**Consignes**
Répondez aux questions suivantes à partir du texte fourni.
(a) En quelle année Semmelweis devient-il obstétricien ?
(b) À quel taux la mortalité chute-t-elle après le lavage des mains au chlorure de chaux ?
(c) À quel âge Leon Bankoff se prend-il de passion pour la géométrie plane ?

**Texte fourni**
· · · · · · ·

Médecins innovants et matheux


Bertrand Hauchecorne et François Lavallou

Ils ont appliqué à la médecine des méthodes et des modèles scientifiques innovants. Portraits.

Le destin tragique du découvreur des maladies nosocomiales

Né à Buda en 1818, le Hongrois Philippe Ignace Semmelweis, licencié en droit à Pest (de l'autre côté du Danube), devient obstétricien en 1846 après avoir assisté à l'autopsie d'une femme morte de fièvre puerpérale.

L'Hôpital général de Vienne possédait deux maternités recevant pour stagiaires des étudiants en médecine pour l'une et des élèves sages-femmes pour l'autre, avec des taux de mortalité respectifs de 30 % et 10 %. En mai 1847, Semmelweis, après avoir échangé les stagiaires entre ces deux maternités, affirme que « ce sont les doigts des étudiants, souillés au cours des récentes dissections, qui vont porter les fatales particules cadavériques dans les organes génitaux des femmes enceintes ». Semmelweis impose alors à chaque étudiant de se laver soigneusement les mains avec une solution de chlorure de chaux après une dissection. Le taux de mortalité chute à 12 %. 

Mais, après avoir examiné une femme ayant un cancer de l'utérus, puis, sans se laver les mains, ausculté cinq femmes enceintes qui meurent peu après de la fièvre puerpérale, il comprend que la cause n'est pas uniquement cadavérique, mais que « les mains, par leur simple contact, peuvent être infectantes ». Désormais, mains et instruments de tous les praticiens doivent être désinfectés, et la mortalité tombe au niveau des meilleures maternités actuelles. 

Mais cette découverte fut rejetée par ses pairs, adeptes du rationalisme des lumières, qui ne voyaient dans cette pratique qu'une purification d'inspiration religieuse, sans causalité établie, et peu enclins à reconnaitre une origine iatrogène aux infections nosocomiales. Découragé, ce précurseur pré-pastorien de la prophylaxie retourne en Hongrie pour y appliquer, avec succès, ses méthodes. Interné en asile psychiatrique, pour des raisons non élucidées, il y décède peu après, battu à mort. Son destin tragique fut l'objet de la thèse de médecine de Louis Destouches, alias Louis-Ferdinand Céline.

 

Un dentiste passionné de géométrie

Leon Bankoff voit le jour en 1908 à New York ; il y suit des études de dentiste puis s'installe en Californie où il donne des cours à l'Université. C'est à Berverly Hills qu'il pratique son art et on raconte qu'il compte de nombreuses célébrités parmi ses patients. Aussi éclectique que talentueux, il joue du piano et de la guitare et apprend l'esperanto qu'il parle couramment. Arrivé à 30 ans, il se prend de passion pour la géométrie plane et écrit de nombreux articles sur le sujet, dont un avec Pal Erdös, ce qui lui permet d'être crédité du nombre d'Erdös 1. Pendant de nombreuses années, il publie dans une revue des problèmes de géométrie.

· · · · · · ·

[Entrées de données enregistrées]
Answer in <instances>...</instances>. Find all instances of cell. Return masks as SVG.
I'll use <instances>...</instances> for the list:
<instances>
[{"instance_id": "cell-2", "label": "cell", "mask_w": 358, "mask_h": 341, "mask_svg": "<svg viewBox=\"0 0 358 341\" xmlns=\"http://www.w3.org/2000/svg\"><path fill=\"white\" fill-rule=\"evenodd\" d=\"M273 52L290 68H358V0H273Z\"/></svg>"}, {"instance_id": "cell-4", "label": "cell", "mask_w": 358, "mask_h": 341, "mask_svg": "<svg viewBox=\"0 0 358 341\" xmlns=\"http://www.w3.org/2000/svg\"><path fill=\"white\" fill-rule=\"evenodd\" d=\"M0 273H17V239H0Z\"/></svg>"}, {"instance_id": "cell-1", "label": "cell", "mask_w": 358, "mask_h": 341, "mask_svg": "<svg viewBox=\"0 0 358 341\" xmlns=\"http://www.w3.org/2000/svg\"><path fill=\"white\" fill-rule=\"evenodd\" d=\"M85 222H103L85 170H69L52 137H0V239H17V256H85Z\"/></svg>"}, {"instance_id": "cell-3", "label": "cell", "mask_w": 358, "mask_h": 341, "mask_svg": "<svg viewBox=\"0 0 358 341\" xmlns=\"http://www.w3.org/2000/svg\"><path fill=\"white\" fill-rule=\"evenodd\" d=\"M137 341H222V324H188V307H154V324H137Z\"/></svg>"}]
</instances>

· · · · · · ·

**Résultat attendu**
(a) En 1846.
(b) À 12 %.
(c) À 30 ans.